Tuesday, December 16, 2008

CMS SUED OVER MEMORANDUM OPINION

BACKGROUND:  On July 11, 2005, the Centers for Medicare and Medicaid Services (CMS) released its sixth policy memorandum with answers to frequently asked questions (FAQ’s) on Workers’ Compensation Medicare Set-Aside Arrangements. The fifteen new FAQ’s clarified two existing policies; amended or replaced three previously published FAQ’s; and introduced ten new CMS policy statements. Among the new statements was CMS’ policy that CMS would not compromise the amount projected for future medical expenses. CMS’ position was that the "compromise" language in 42 C.F.R. §411.47 only applied to overpayment of past medical expenses.

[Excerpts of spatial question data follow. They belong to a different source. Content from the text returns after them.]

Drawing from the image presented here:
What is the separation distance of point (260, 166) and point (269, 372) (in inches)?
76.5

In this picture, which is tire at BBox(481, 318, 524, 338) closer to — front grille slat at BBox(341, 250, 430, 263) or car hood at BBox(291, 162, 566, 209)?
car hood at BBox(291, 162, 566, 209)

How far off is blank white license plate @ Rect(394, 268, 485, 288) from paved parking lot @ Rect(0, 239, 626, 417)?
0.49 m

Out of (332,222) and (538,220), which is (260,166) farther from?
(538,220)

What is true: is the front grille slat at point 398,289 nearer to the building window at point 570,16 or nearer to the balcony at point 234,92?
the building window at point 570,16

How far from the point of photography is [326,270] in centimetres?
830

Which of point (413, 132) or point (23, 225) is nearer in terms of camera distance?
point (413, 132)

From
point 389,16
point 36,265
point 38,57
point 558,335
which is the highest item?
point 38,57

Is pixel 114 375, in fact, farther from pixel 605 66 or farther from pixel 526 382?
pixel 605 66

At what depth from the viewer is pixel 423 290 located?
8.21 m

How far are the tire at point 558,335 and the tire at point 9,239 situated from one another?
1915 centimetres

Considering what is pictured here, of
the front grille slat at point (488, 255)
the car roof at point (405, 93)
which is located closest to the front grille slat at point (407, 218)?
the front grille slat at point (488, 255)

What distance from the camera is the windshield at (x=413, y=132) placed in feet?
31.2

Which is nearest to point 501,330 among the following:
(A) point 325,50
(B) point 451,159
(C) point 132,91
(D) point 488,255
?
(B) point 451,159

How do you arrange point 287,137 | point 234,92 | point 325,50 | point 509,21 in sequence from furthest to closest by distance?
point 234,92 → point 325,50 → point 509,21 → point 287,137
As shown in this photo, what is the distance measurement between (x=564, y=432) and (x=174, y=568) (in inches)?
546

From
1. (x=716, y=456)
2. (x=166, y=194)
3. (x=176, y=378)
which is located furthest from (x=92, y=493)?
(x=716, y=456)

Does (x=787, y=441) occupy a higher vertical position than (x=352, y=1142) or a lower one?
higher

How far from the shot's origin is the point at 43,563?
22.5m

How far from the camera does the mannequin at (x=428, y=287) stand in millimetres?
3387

In 2007, a company and a law firm that provided consulting services for the settlement of workers’ compensation claims brought a declaratory judgment action against the Secretary of the U. S. Department of Health and Human Services and the Administrator of CMS (Protocols v. Leavitt). The law suit claimed that the above referenced memorandum opinion misinterpreted the Medicare statute and regulations and exposed the plaintiffs to unexpected liabilities arising out of settlements they had previously structured. The U.S. District Court for the District of Colorado granted the defendants motion for summary judgment because the plaintiffs lacked constitutional standing (they had not suffered the requisite injury).

HOT OFF THE PRESS:  On December 11, 2008, the 10th Circuit Court of Appeals issued an Order reversing the district court. In support of its opinion, the circuit court noted that the only issue relevant to standing was whether CMS is now taking a position that is contrary to the plaintiffs’ past settlement practice thus exposing them to possible (contingent) liability.

I will continue to monitor this case and post any new developments.